Part III is a 9 month taught masters course, leading to an MMath degree for those students who are undergraduates at Cambridge, and to an MASt (Master of Advanced Study) for students who join from other universities. As a taught masters course, the main emphasis is on lecture courses, and assessment is almost entirely based on exams, which are taken at the end of the academic year starting in the last week of May. The standard graduation dates for successful candidates are in June and July.
The academic year is split into three terms, with 8 weeks of lectures each in Michaelmas Term (October to early December) and Lent Term (mid January to mid March), and 4 weeks of (often non-examinable) lectures in Easter Term (starting mid April). Lectures take place mainly in the morning from Monday to Saturday. Examinations usually begin in late May, and are scheduled over a period of about two weeks.
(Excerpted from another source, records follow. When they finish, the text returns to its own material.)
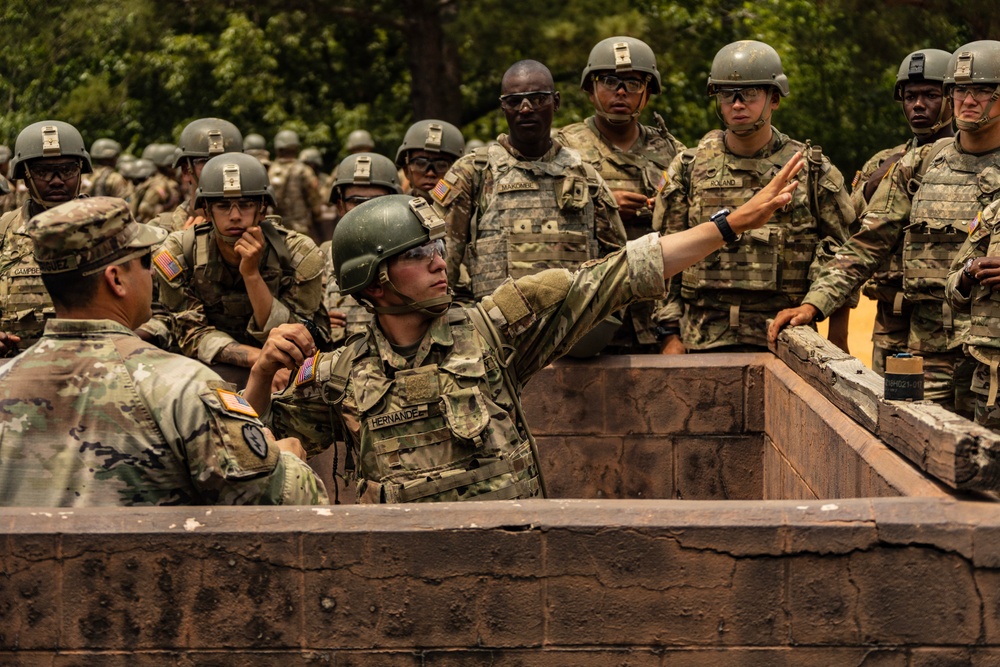 Fort Jackson Basic Training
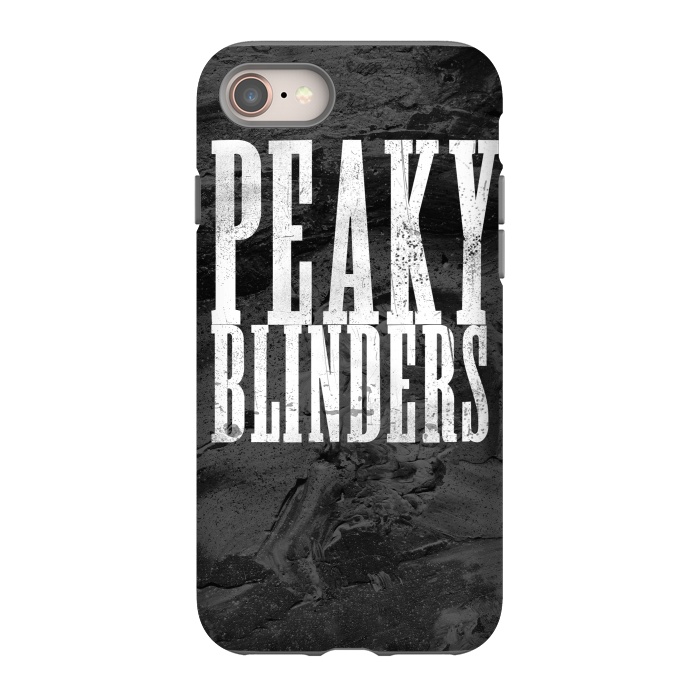 iPhone 8 StrongFit Peaky Blinders by Carlos Maciel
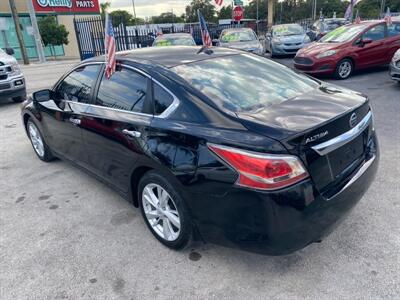 2014 Nissan Altima 2.5 SV   - Photo 13 - Miami, FL 33147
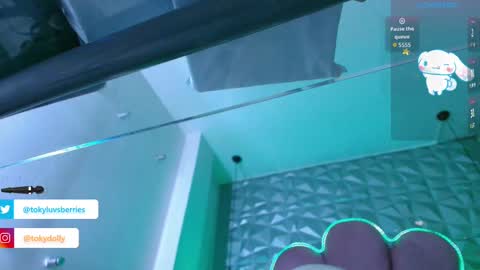 toky         online show from 09.25.25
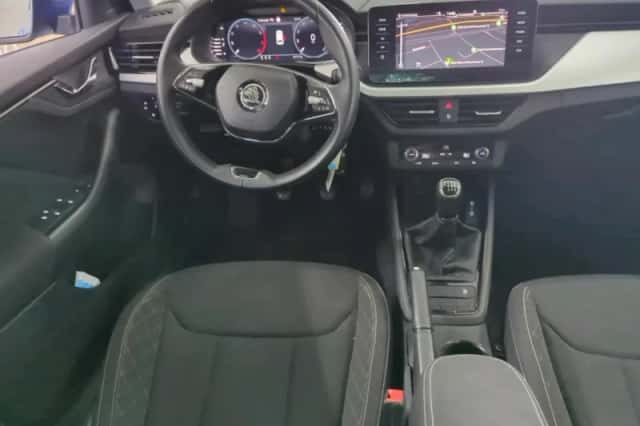 Škoda Scala (2023) thumbnail 4
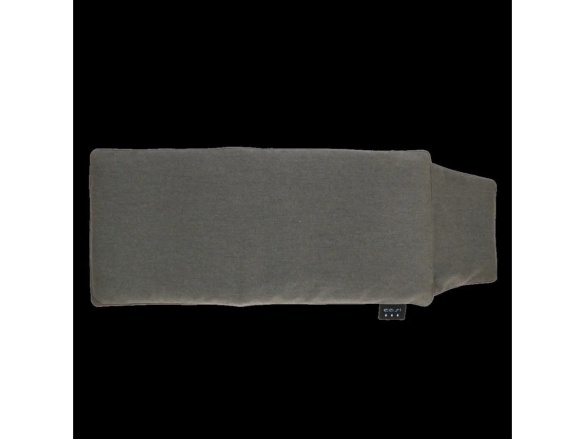 COSI Cosi vyhřívací podsedák double na baterii solid šedý 90x40cm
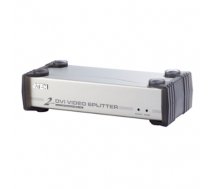 Aten 2-Port DVI Audio/Video Splitter (VS162-AT-G)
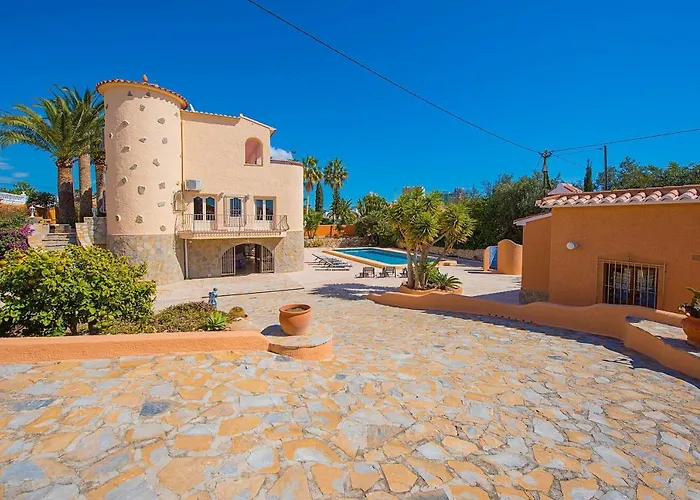 Cronos - Plusholidays וילה Ifach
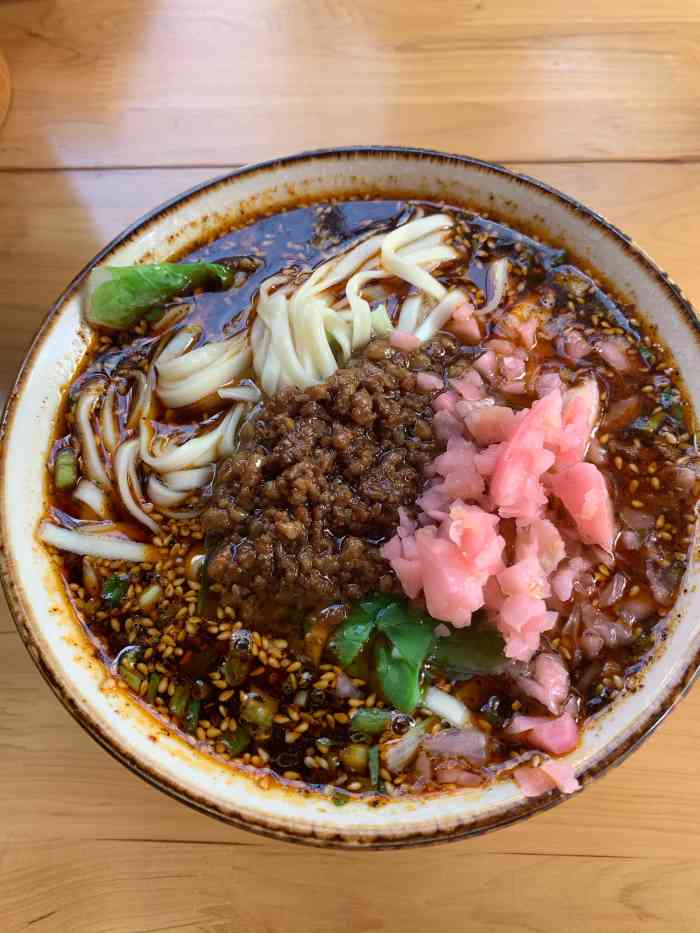 馨膳西蜀三碗面-"来过几次啦 很不错哦～90 这次来新增.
Students prepare between six and nine lecture courses for examination (typically five to seven). These lecture courses may be freely selected from the wide range offered by both Mathematics Departments. As an alternative to one lecture course, an essay may be submitted. A Part III essay is not usually expected to be original research, (although it can be, particularly in some of the areas of applied mathematics), but a good first step in learning skills needed for a future in research. The deadline for such an essay is early in Easter Term, near the end of April. The examinations are either two or three hours per paper, depending on the subject. Examination results are usually released in mid June, and the pass grades are Pass with Honours, Pass with Merit, and Pass with Distinction. A Merit is the equivalent of a First Class in other Parts of the Mathematical Tripos. Approximately 40% of the cohort achieves a Distinction.
Please note that the Post Master Placements are not a part of the Part III course. This programme is offered as an exciting opportunity after Part III, with the limited places available being distributed after an application process.